Read more: AIRS-Bench: a Suite of Tasks for Frontier AI Research Science Agents (arXiv).

Math researchers see if AI can help solve their private solutions to frontier problems. The answer: Kind of.

…First Proof is a genuinely held out test set…

A group of mathematicians have built First Proof, a math test which sees how well AI systems can solve math problems for which there are no – until February 13th 2026 – published solutions.

What First Proof is: “We share a set of ten math questions which have arisen naturally in the research process of the authors. The questions had not been shared publicly until now; the answers are known to the authors of the questions but will remain encrypted for a short time,” the authors write. The questions are “drawn from the mathematical fields of algebraic combinatorics, spectral graph theory, algebraic topology, stochastic analysis, symplectic geometry, representation theory, lattices in Lie groups, tensor analysis, and numerical linear algebra, each of which came about naturally in the research process for one of the authors”.

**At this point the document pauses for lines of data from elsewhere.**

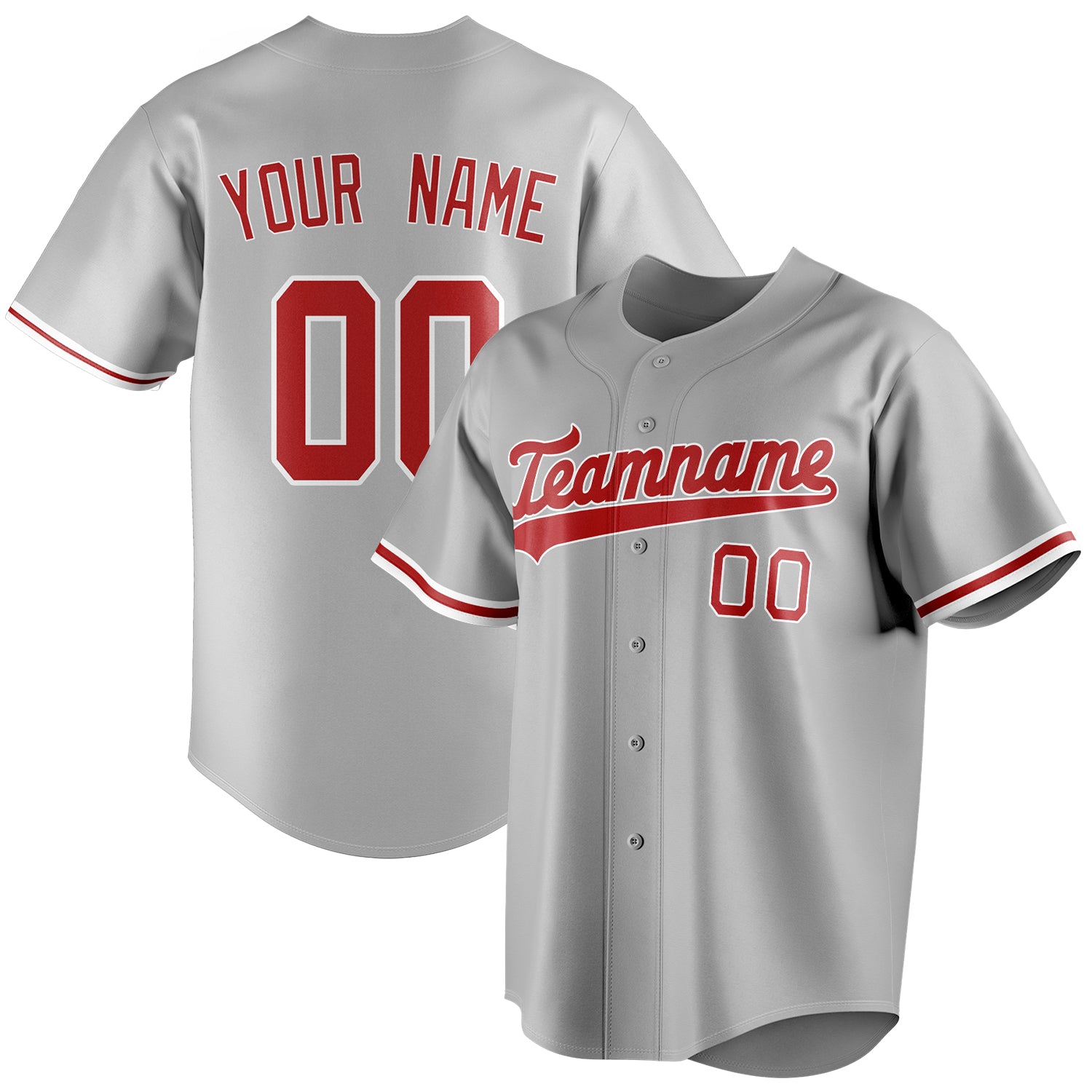 Personalized Gray & Red Color Fan Baseball Jersey BB01240529JZ160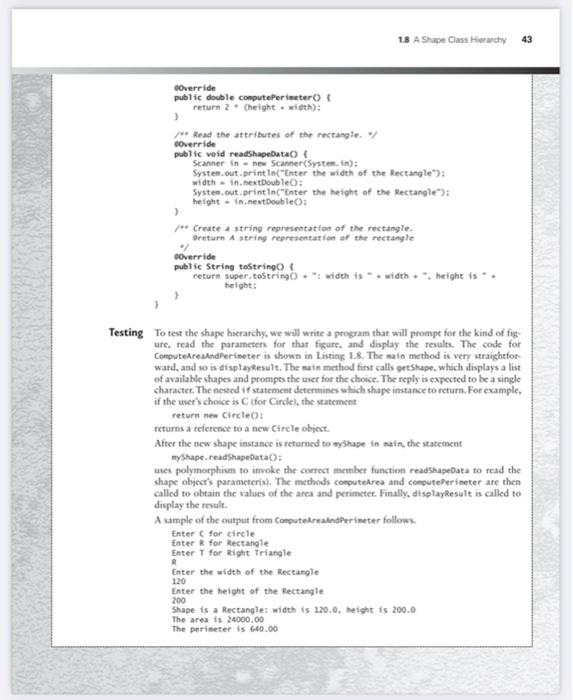 Solved Java Programming:Read the case study “A Shape Class | Chegg.com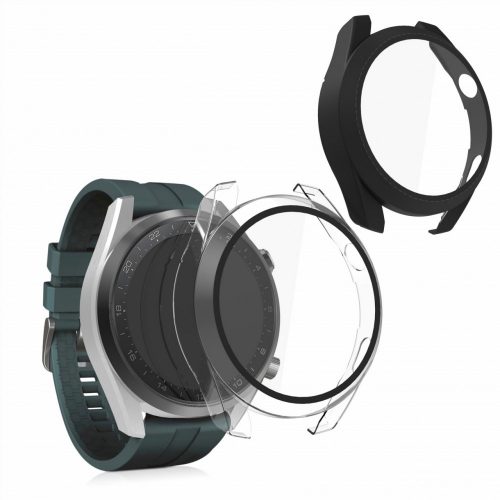 Σετ 2 θηκών για Huawei Watch 3 Pro, kwmobile, Safety Glass, Μαύρο / Διαφανές, 55794.01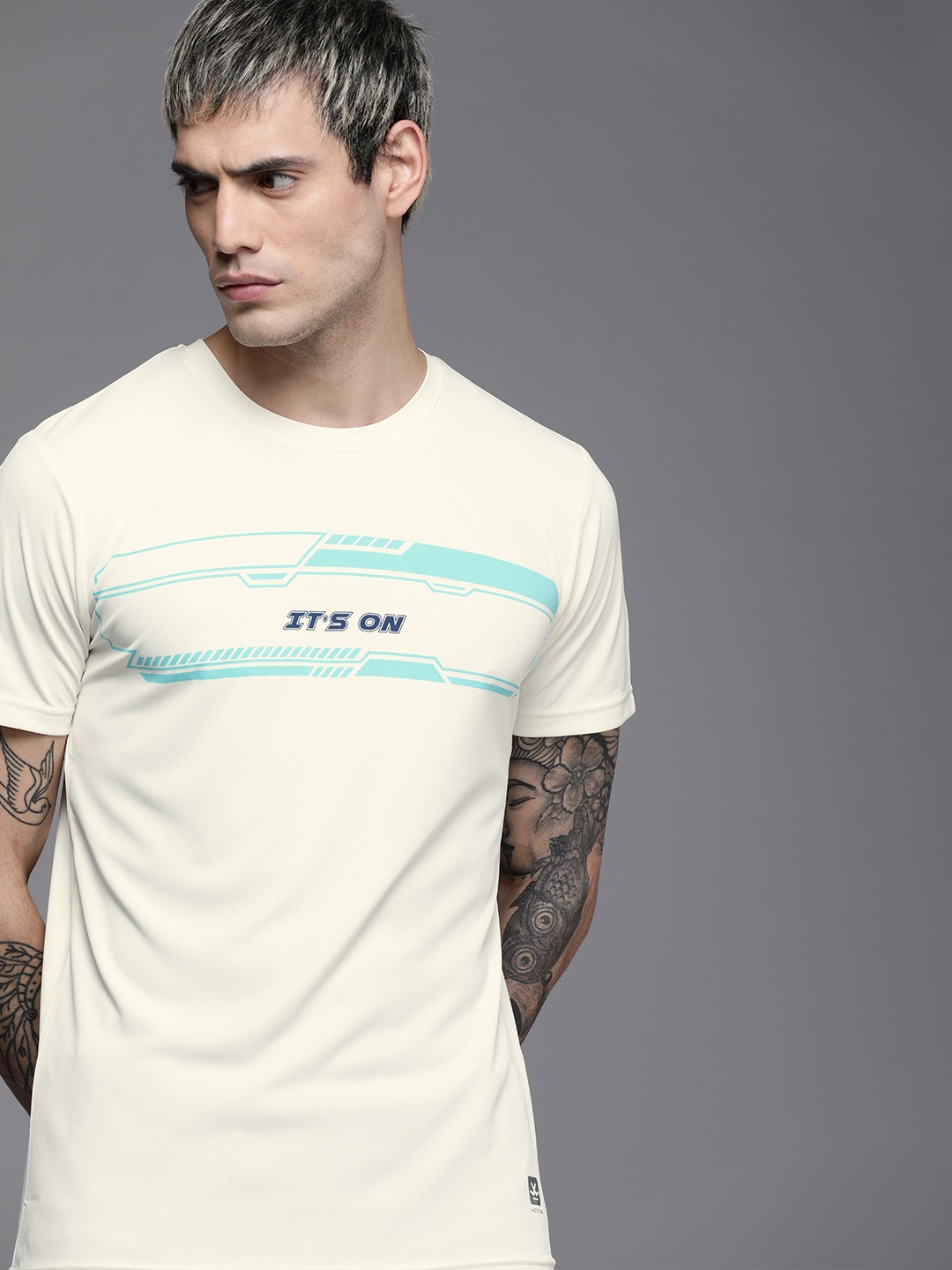 

WROGN ACTIVE Men Off White Typography Printed T-shirt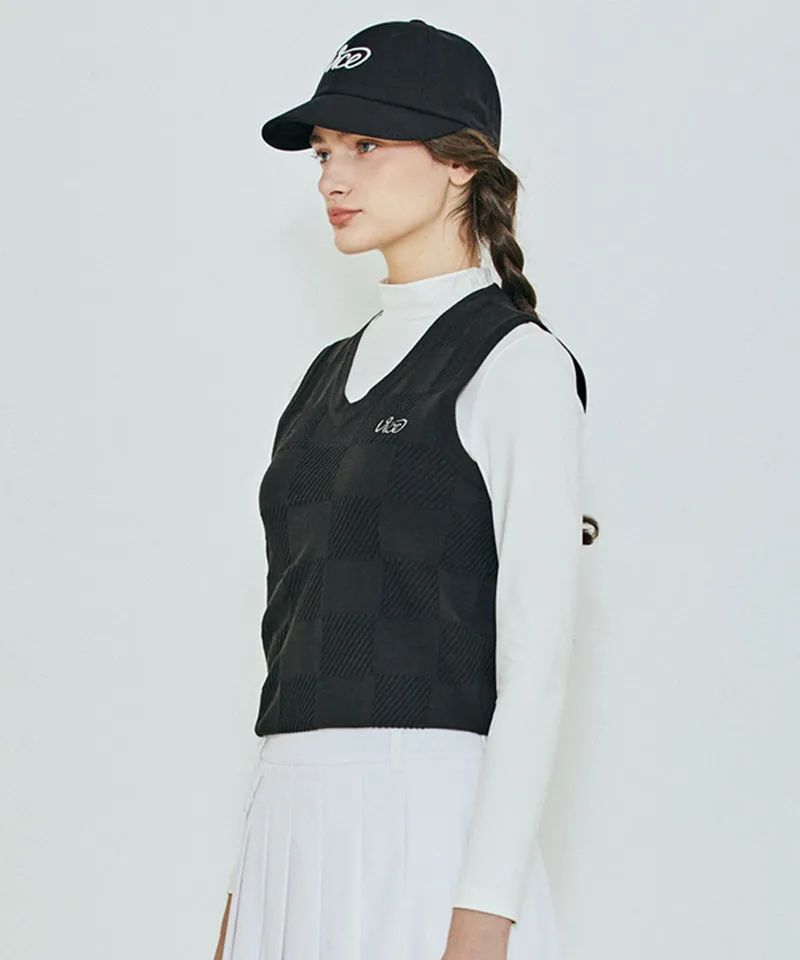 Vice Golf Atelier Women's Checker Board JQD Knit Vest - Black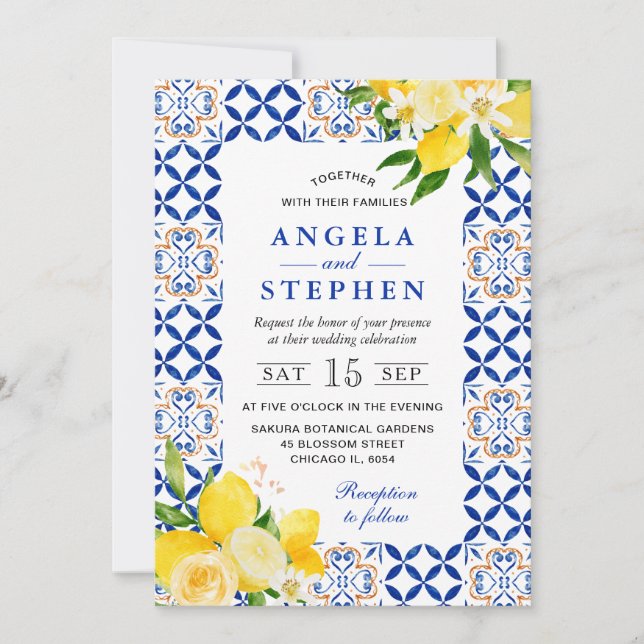 Invitation Aquarelle Mariage cadre citrons bleu et jaune (Devant)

The authors believe First Proof is the first math benchmark “sampled from the true distribution of questions that mathematicians are currently working on”, and that it has the idiosyncratic advantage of secrecy – “each question has been solved by the author(s) of the question with a proof that is roughly five pages or less, but the answers are not yet posted to the internet,” they write, nor have the answers been presented in public talks.

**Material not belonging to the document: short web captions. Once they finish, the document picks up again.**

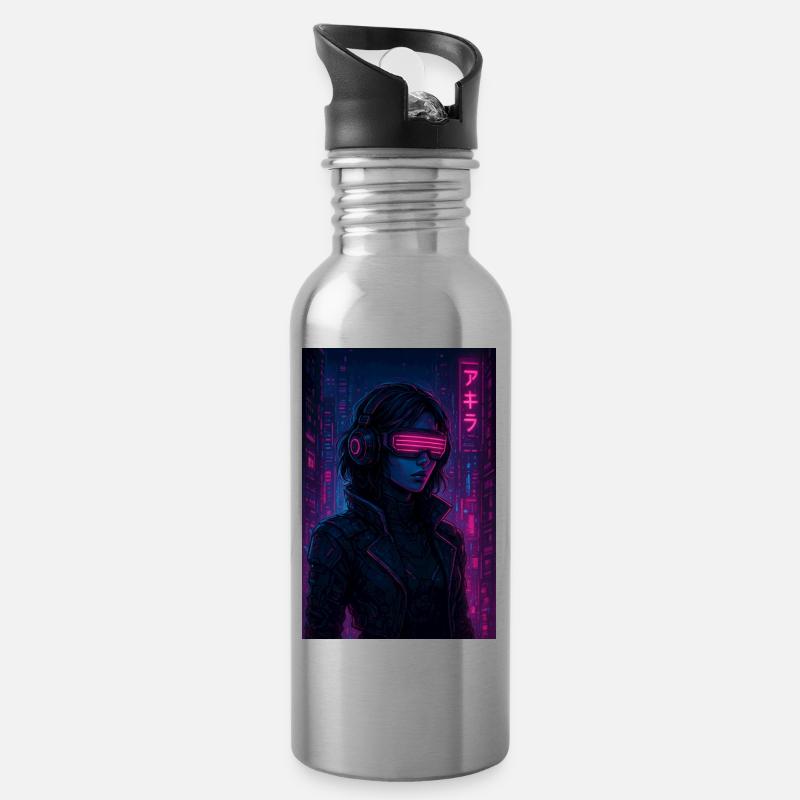 Cyberpunk Neon Pilot - Trinkflasche mit integriertem Trinkhalm - Lightsilver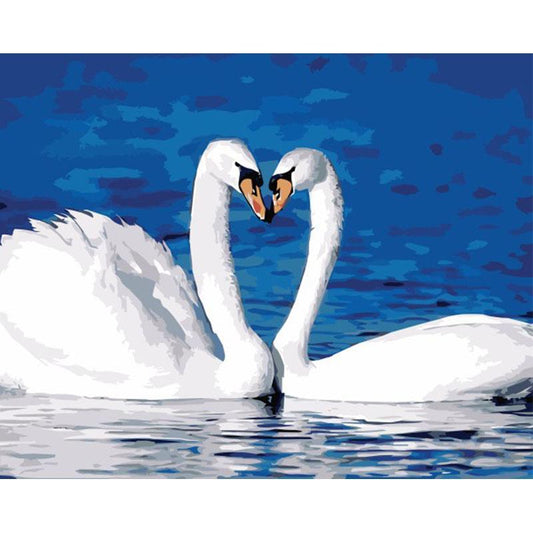 Swan Couple Forming Heart Paint by numbers - All Paint by numbers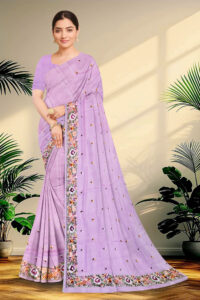 Embroidery Semi Silk Sarees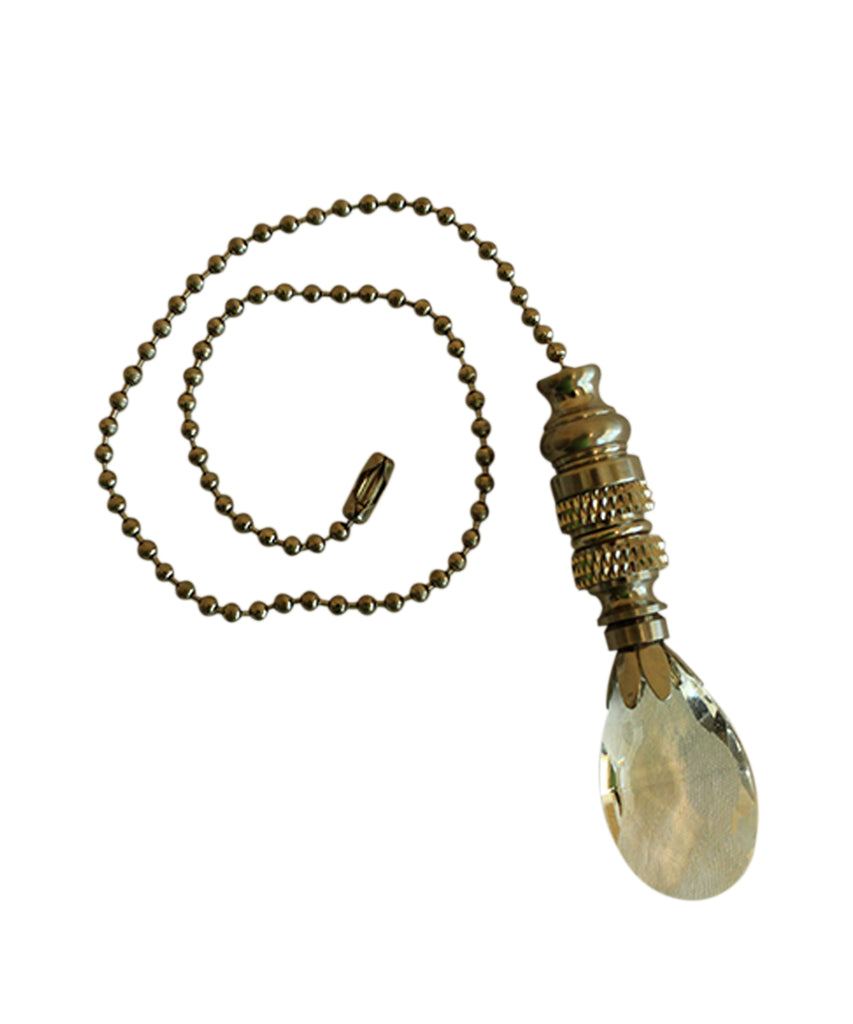 Stephanov Crystal Small Teardrop Ceiling Fan Pull, 2.5"h with 12" Nickel Brass Chain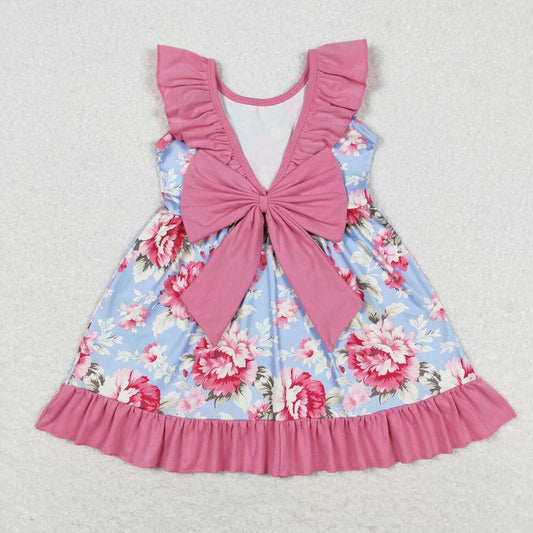 GSD0723 Pink Flowers Print Girls Summer Knee Length Dress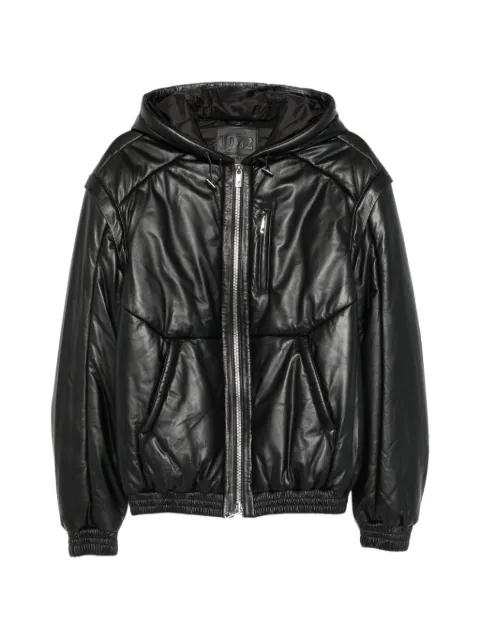 hoodied leather jacket by DESA 1972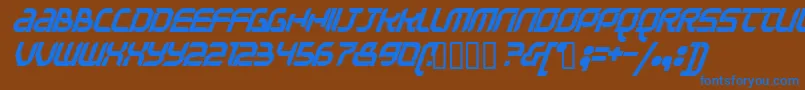 Czcionka QUESTIONOFTIME – niebieskie czcionki na brązowym tle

The authors will release the answers on February 13.

Who did it: First Proof was built by researchers with Stanford, Columbia, EPFL, Imperial College, University of Texas at Austin, MathSci.ai, Aarhus University, Yale University, University of California at Berkeley, University of Texas at Austin, University of Chicago, and Harvard University.

Today’s AI systems can’t yet do it: Neither GPT 5.2 Pro or Gemini 3.0 DeepThink can solve FirstProof – yet. “Our tests indicate that – when the system is given one shot to produce the answer – the best publicly available AI systems struggle to answer many of our questions,” they write.

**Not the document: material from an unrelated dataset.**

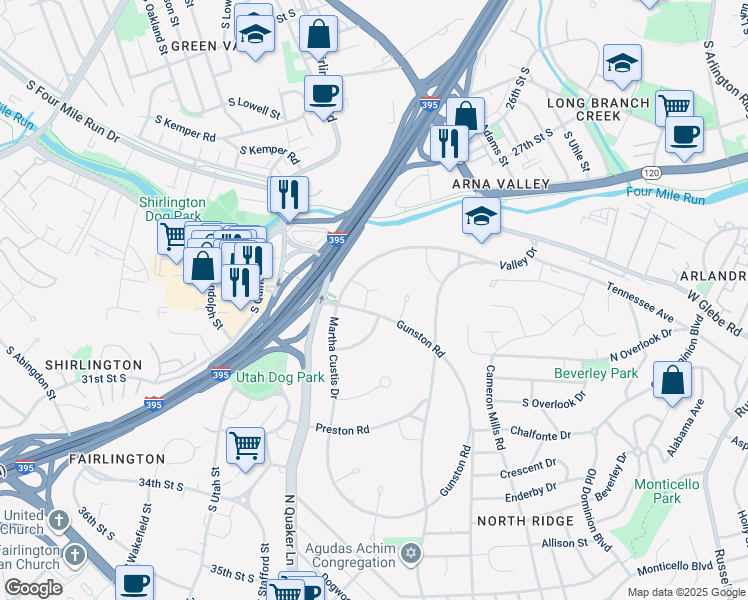 map of restaurants, bars, coffee shops, grocery stores, and more near 3731 Lyons Lane in Alexandria
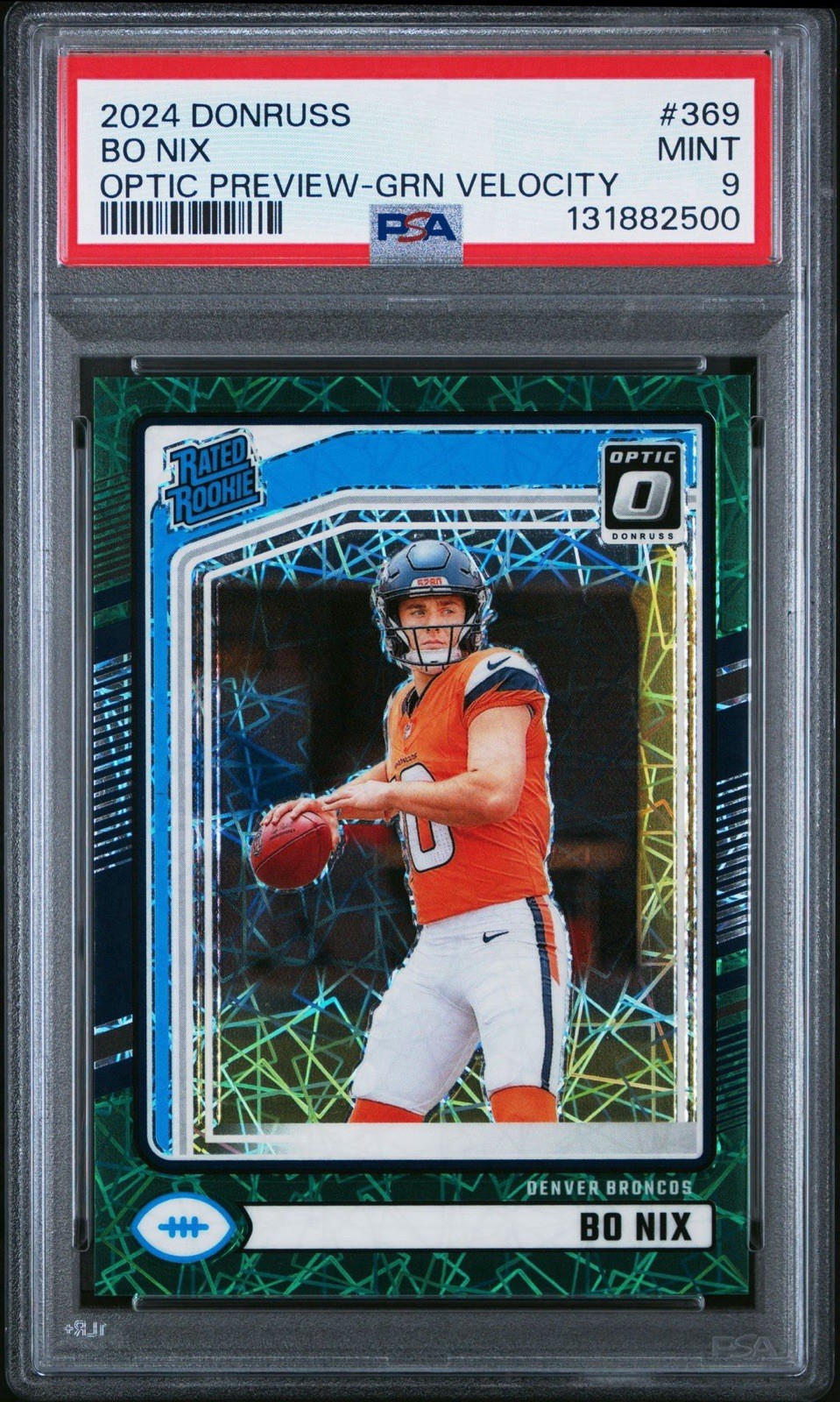 2024 Panini Donruss Bo Nix #369 Optic Preview Green Velocity PSA 9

Why this matters – a partial test of creativity: The main reason to care about First Proof is that it is ecologically valid when it comes to sampling frontier human creativity circa January 2026 – these are some frontier scientific problems for which some humans have figured out answers, but have not yet told many other humans about their results. If AI systems are able to do well at this kind of test, it gives us a clue that they can approximate some of the same creative leaps which humans make. I hope the authors behind First Proof do this regularly – perhaps in a maximalist view, most scientific researchers should start publishing the questions they’ve been working on ahead of the results, as this will give us information as to if AI systems can arrive at these same answers.

After First Proof, I imagine the frontier of evaluating AI systems will have to move from solving problems to generating questions about which problems to solve: “Contrary to the popular conception that research is only about finding solutions to well-specified, age-old problems (e.g., Fermat’s Last Theorem), most of the important parts of modern research involve figuring out what the question actually is and developing frameworks within which it can be answered,” the researchers write.